** Opening Data for this exercise block **

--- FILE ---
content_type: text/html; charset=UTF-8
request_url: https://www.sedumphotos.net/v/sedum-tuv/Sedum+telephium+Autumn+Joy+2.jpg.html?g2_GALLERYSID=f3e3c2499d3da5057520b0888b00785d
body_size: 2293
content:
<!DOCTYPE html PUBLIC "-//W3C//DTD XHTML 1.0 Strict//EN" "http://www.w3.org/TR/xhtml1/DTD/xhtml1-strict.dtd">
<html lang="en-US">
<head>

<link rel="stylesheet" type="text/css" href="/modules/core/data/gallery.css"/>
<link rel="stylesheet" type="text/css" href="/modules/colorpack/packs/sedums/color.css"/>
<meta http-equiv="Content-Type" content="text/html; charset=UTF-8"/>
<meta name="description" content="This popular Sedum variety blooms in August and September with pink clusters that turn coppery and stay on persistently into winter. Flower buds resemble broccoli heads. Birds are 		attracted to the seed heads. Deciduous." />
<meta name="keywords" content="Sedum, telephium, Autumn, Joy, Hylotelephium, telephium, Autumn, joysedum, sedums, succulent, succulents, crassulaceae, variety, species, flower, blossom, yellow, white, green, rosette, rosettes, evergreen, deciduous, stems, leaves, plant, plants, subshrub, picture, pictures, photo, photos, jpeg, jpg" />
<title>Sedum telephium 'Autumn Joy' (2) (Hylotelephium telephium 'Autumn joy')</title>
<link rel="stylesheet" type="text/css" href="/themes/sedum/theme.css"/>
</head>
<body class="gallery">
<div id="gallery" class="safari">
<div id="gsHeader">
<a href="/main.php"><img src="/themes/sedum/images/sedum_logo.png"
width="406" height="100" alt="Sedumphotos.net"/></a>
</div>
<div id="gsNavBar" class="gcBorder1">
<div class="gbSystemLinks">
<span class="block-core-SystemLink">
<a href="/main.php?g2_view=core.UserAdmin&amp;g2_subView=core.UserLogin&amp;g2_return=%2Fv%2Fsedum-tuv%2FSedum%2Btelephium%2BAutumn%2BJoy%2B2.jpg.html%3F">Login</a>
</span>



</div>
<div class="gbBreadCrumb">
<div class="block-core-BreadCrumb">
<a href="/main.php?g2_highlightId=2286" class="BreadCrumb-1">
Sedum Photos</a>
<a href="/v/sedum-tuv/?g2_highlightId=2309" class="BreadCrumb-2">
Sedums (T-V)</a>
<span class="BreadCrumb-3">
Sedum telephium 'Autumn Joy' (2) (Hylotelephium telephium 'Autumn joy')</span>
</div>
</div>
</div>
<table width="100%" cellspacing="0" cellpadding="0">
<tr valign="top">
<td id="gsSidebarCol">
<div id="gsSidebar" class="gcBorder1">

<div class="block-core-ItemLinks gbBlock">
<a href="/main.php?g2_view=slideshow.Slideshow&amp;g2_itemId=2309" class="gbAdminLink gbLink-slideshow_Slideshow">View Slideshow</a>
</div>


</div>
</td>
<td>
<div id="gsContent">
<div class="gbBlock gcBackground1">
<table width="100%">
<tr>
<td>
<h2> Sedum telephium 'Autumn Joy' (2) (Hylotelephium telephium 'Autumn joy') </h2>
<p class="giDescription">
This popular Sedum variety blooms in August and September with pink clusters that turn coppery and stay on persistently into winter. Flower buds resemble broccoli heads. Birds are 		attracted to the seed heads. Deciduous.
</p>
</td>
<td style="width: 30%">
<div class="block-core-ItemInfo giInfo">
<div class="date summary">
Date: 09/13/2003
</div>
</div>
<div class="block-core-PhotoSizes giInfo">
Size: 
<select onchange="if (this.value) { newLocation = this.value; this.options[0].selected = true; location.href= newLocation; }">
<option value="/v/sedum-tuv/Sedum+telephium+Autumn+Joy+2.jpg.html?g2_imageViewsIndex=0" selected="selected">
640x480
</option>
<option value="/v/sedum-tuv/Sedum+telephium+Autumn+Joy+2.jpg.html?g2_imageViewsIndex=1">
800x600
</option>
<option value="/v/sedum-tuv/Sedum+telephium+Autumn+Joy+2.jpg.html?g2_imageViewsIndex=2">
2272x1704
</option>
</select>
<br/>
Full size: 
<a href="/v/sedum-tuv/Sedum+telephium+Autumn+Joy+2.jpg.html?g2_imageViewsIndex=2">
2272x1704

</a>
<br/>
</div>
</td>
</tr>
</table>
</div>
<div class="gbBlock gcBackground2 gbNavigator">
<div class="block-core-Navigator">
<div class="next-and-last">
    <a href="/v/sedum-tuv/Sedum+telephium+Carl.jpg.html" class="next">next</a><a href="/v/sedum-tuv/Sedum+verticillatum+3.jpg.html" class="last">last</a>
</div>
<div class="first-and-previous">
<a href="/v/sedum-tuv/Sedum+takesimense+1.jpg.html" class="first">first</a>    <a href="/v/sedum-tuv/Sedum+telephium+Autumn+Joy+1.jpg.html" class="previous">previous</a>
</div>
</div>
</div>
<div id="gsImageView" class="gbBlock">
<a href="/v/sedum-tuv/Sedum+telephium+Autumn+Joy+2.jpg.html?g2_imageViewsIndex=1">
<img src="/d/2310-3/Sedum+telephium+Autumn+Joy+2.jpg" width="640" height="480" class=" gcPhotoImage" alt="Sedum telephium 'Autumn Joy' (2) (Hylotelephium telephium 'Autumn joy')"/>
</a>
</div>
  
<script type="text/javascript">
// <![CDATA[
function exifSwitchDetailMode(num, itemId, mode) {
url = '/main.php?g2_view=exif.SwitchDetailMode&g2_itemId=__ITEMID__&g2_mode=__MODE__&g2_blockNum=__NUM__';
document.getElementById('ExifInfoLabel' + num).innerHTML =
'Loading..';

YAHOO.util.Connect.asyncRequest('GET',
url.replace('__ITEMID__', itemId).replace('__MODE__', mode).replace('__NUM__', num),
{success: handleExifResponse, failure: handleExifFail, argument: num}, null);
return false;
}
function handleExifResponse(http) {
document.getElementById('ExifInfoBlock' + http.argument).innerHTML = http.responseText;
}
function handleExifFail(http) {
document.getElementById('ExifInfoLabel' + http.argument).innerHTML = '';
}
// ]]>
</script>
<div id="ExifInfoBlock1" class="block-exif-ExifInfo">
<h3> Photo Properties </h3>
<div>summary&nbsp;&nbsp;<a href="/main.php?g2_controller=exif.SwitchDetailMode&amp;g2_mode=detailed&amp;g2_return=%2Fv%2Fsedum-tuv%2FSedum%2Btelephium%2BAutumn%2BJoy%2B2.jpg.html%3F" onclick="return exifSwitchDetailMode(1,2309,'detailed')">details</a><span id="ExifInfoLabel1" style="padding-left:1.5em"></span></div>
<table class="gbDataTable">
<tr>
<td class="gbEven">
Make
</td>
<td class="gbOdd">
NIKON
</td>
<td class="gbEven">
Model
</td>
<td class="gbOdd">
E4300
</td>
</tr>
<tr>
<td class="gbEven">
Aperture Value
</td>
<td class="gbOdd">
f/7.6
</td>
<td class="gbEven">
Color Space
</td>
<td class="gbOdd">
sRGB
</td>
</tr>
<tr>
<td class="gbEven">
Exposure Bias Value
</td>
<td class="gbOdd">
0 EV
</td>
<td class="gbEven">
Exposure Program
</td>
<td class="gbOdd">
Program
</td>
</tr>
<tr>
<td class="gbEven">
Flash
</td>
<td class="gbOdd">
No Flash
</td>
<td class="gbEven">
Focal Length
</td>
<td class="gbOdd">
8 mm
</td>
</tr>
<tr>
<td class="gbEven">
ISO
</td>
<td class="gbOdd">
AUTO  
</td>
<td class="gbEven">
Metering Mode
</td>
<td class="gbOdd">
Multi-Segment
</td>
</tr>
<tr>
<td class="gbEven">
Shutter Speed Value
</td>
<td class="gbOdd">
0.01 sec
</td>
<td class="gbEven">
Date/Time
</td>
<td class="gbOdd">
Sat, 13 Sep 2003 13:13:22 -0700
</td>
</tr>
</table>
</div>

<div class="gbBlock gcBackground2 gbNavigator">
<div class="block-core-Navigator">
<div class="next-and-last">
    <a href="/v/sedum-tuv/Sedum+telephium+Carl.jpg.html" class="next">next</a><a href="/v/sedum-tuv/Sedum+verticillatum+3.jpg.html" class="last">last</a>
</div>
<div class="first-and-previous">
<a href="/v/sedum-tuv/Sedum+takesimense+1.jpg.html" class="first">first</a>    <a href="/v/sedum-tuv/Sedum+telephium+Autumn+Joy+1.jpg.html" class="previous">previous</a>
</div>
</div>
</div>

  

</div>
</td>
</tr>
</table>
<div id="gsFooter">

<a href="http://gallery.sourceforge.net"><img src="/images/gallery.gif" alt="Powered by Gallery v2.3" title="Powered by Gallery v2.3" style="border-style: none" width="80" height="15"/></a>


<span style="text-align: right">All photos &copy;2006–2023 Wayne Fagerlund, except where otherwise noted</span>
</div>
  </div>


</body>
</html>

** Closing Data for this exercise block **
** Opening Data for this exercise block **

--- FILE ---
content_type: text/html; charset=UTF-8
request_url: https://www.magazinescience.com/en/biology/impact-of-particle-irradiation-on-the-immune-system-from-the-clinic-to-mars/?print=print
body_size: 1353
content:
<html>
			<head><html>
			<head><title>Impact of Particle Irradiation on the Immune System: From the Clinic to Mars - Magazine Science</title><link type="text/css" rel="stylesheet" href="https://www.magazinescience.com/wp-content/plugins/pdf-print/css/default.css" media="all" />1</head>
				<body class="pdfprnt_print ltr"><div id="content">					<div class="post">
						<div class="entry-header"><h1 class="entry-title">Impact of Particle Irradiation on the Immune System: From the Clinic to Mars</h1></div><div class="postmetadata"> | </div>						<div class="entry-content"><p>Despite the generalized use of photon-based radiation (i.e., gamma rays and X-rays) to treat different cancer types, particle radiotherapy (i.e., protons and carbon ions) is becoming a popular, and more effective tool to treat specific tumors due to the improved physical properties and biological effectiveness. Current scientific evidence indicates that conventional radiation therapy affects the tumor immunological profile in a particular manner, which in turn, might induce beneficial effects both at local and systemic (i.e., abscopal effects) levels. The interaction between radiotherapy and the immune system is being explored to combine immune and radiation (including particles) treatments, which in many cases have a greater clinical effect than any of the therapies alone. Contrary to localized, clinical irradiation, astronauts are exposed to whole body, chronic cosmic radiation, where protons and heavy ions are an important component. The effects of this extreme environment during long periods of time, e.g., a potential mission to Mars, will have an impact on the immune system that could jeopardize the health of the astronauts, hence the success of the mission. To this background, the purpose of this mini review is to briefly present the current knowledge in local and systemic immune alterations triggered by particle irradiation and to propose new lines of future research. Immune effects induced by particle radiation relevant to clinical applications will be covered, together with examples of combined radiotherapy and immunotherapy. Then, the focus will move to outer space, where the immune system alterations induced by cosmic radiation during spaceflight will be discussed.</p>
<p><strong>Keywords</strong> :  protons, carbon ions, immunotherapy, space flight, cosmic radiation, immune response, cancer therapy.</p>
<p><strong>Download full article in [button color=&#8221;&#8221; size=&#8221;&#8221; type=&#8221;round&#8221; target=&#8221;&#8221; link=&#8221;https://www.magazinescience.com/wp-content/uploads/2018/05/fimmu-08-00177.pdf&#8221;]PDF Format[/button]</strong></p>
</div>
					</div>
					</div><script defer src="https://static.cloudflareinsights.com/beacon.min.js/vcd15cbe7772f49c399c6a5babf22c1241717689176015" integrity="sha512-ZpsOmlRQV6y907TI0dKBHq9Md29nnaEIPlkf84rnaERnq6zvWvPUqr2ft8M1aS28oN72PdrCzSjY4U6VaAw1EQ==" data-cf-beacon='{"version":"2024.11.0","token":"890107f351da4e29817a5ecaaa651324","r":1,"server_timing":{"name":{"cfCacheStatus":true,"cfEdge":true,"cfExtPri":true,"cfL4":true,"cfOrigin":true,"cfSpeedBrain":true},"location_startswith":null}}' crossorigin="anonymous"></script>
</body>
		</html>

** Closing Data for this exercise block **
** Opening Data for this exercise block **

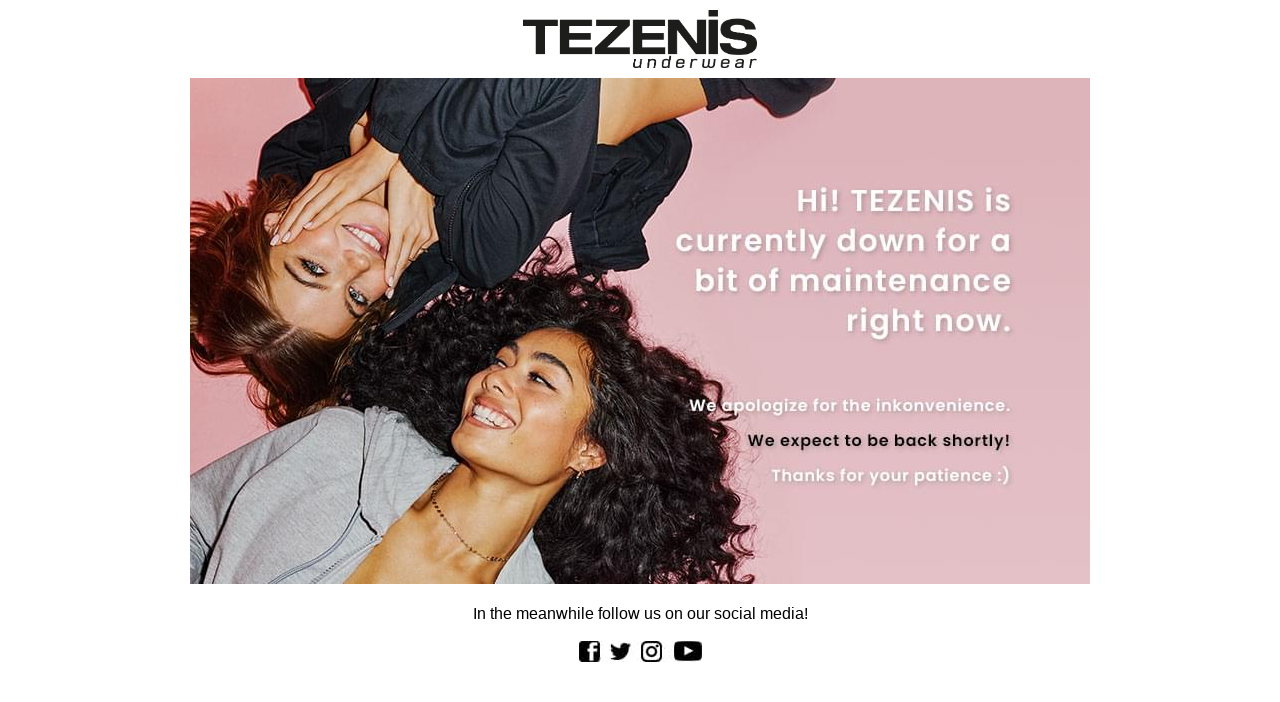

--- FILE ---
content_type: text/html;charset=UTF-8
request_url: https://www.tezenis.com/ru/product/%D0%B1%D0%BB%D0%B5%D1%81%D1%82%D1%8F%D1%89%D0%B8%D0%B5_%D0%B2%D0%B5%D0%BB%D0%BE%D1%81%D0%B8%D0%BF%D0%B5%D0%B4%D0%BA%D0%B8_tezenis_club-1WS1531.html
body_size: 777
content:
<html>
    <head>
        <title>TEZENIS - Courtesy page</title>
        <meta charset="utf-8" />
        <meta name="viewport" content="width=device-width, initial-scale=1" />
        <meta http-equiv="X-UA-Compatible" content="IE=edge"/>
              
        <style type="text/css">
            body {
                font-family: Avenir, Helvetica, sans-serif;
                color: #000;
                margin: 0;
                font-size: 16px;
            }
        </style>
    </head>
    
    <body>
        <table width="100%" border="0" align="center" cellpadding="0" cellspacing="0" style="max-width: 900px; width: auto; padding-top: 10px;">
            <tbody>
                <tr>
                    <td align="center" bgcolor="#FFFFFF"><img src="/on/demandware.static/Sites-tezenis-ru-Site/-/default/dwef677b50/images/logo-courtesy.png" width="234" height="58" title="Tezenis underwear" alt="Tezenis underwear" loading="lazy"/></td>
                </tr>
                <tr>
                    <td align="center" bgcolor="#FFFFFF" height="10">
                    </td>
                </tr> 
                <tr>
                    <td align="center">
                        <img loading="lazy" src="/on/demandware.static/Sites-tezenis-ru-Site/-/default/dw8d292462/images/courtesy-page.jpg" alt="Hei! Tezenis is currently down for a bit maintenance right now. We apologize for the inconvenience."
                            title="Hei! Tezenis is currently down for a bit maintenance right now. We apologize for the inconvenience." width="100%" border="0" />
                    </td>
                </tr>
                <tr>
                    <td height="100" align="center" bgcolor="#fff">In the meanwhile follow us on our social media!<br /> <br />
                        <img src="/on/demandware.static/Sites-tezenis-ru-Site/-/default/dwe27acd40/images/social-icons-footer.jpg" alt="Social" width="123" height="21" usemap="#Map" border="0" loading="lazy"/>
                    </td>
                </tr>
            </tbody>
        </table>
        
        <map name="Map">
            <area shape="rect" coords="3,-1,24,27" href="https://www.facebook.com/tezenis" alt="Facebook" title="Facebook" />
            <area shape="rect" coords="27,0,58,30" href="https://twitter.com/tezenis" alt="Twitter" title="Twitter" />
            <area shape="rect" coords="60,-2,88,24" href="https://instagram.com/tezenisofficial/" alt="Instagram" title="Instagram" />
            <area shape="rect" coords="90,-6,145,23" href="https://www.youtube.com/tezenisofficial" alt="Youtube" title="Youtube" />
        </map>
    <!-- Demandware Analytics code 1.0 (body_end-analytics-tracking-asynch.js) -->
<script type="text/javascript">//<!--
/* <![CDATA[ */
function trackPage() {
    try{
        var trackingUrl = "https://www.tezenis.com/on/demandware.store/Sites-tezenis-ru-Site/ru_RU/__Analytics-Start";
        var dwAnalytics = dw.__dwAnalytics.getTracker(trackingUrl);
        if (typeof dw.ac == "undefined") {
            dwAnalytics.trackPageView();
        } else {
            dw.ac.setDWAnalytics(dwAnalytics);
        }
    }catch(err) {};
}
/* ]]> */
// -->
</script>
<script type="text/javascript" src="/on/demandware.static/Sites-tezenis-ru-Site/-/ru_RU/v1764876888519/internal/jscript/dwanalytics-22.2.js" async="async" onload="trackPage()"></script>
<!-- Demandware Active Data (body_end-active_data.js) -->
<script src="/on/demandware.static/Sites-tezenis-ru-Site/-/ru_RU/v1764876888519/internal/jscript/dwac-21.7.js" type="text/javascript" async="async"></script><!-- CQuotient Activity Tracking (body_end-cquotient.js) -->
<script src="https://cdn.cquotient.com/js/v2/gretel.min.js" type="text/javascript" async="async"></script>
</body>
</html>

** Closing Data for this exercise block **

What needs to be done
The result should be every line of the material that contains the word "bgcolor", so copy those lines.

Solution
                    <td align="center" bgcolor="#FFFFFF"><img src="/on/demandware.static/Sites-tezenis-ru-Site/-/default/dwef677b50/images/logo-courtesy.png" width="234" height="58" title="Tezenis underwear" alt="Tezenis underwear" loading="lazy"/></td>
                    <td align="center" bgcolor="#FFFFFF" height="10">
                    <td height="100" align="center" bgcolor="#fff">In the meanwhile follow us on our social media!<br /> <br />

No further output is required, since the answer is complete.